**Dataset content**
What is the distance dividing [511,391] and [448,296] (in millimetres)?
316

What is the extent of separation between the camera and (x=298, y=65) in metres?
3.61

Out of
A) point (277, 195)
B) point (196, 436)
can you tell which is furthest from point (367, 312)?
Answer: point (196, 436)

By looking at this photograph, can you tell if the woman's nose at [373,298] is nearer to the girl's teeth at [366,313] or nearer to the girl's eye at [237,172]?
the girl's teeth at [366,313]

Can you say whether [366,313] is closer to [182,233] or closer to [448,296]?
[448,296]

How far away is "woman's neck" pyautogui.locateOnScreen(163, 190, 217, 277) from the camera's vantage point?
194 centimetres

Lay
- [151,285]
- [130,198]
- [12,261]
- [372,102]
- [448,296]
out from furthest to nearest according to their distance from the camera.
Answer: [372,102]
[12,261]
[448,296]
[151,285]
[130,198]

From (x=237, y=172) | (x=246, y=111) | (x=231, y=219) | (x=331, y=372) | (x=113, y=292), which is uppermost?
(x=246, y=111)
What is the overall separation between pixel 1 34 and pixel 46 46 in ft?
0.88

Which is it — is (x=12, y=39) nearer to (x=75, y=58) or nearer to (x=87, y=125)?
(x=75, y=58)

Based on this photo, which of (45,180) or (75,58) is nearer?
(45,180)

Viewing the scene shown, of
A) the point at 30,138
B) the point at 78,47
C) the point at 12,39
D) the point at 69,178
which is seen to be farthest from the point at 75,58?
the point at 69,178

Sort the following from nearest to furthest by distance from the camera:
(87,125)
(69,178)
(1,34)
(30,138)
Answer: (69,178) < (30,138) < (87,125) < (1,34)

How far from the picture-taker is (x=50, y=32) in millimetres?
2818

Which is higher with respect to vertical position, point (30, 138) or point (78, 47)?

**What this task involves**
Return all of the lines above verbatim, with no alterations of any kind.

**Result**
What is the distance dividing [511,391] and [448,296] (in millimetres)?
316

What is the extent of separation between the camera and (x=298, y=65) in metres?
3.61

Out of
A) point (277, 195)
B) point (196, 436)
can you tell which is furthest from point (367, 312)?
Answer: point (196, 436)

By looking at this photograph, can you tell if the woman's nose at [373,298] is nearer to the girl's teeth at [366,313] or nearer to the girl's eye at [237,172]?
the girl's teeth at [366,313]

Can you say whether [366,313] is closer to [182,233] or closer to [448,296]?
[448,296]

How far away is "woman's neck" pyautogui.locateOnScreen(163, 190, 217, 277) from the camera's vantage point?
194 centimetres

Lay
- [151,285]
- [130,198]
- [12,261]
- [372,102]
- [448,296]
out from furthest to nearest according to their distance from the camera.
Answer: [372,102]
[12,261]
[448,296]
[151,285]
[130,198]

From (x=237, y=172) | (x=246, y=111) | (x=231, y=219) | (x=331, y=372) | (x=113, y=292), which is uppermost?
(x=246, y=111)
What is the overall separation between pixel 1 34 and pixel 46 46 in ft?
0.88

Which is it — is (x=12, y=39) nearer to (x=75, y=58) or nearer to (x=87, y=125)?
(x=75, y=58)

Based on this photo, which of (45,180) or (75,58) is nearer?
(45,180)

Viewing the scene shown, of
A) the point at 30,138
B) the point at 78,47
C) the point at 12,39
D) the point at 69,178
which is seen to be farthest from the point at 75,58?
the point at 69,178

Sort the following from nearest to furthest by distance from the camera:
(87,125)
(69,178)
(1,34)
(30,138)
Answer: (69,178) < (30,138) < (87,125) < (1,34)

How far from the picture-taker is (x=50, y=32) in millimetres?
2818

Which is higher with respect to vertical position, point (30, 138) or point (78, 47)?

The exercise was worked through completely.